転生令嬢は小食王子のお食事係
 王妃様とのお茶会を終えて、部屋に戻りながら私はマリオンと小声で話し合う。
 お茶に向かう時にはまさかこんなことになるとは想像もしなかった。
 できるだけ頑張るつもりではいるが、直接面識のない第二王子の女官になるのはとても不安だ。いくら王妃様が話を通していても、彼女が一緒に行くわけじゃない。行くのは私と側仕えのマリオン。

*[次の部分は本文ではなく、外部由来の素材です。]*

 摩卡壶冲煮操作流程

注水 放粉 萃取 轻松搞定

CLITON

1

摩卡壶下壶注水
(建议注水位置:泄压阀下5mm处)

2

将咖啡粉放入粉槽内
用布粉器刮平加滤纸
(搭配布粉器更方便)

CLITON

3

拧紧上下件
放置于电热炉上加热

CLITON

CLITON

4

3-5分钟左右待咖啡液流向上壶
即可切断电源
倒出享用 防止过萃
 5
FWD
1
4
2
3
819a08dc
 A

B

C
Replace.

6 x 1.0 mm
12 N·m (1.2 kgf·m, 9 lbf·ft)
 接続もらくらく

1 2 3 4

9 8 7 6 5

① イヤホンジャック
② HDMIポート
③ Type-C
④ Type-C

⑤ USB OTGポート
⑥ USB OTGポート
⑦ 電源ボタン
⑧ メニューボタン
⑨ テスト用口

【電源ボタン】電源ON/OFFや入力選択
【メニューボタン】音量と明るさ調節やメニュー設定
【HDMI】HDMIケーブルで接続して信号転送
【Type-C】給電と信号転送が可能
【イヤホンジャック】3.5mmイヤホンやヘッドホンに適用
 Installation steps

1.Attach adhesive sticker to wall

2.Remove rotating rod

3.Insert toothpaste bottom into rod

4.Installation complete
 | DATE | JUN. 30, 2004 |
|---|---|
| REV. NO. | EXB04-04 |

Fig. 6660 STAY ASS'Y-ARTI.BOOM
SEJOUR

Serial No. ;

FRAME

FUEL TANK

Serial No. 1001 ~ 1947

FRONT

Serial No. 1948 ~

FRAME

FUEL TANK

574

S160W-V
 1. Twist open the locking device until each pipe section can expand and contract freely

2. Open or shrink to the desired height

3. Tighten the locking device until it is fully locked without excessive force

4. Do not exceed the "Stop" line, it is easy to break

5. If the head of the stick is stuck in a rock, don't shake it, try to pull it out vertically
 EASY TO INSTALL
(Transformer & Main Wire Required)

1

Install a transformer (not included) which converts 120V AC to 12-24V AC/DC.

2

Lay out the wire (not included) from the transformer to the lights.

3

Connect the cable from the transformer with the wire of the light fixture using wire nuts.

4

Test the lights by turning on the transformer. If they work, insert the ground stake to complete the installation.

 そして、まだ確定ではないが、キッチンメイドのエマを加えた少人数の異動になる。
 マリオンとエマはあくまでサポート役で、王子宮でいろいろと取り仕切るのは私の役目。
 王妃様たっての希望で私が行くとしても、王子宮側はそうは思わないかもしれない。
 上と現場の意見が違うなんて、ざらにあることだ。
 それでも頼まれたからには目的を果たさなければ。王妃様の望み通りにはいかないかもしれないけれど、相応の努力は見せるべきだろう。
 ――そのためには、王子宮の厨房を掌握しなくてはね!!
 不安は大きいけれど、思いっきり料理ができるチャンスかもしれない。
 なにしろ王妃様は、私の料理を気に入って王子宮に行ってほしいと依頼してきたわけだし。ということは、私が料理をしなければはじまらない。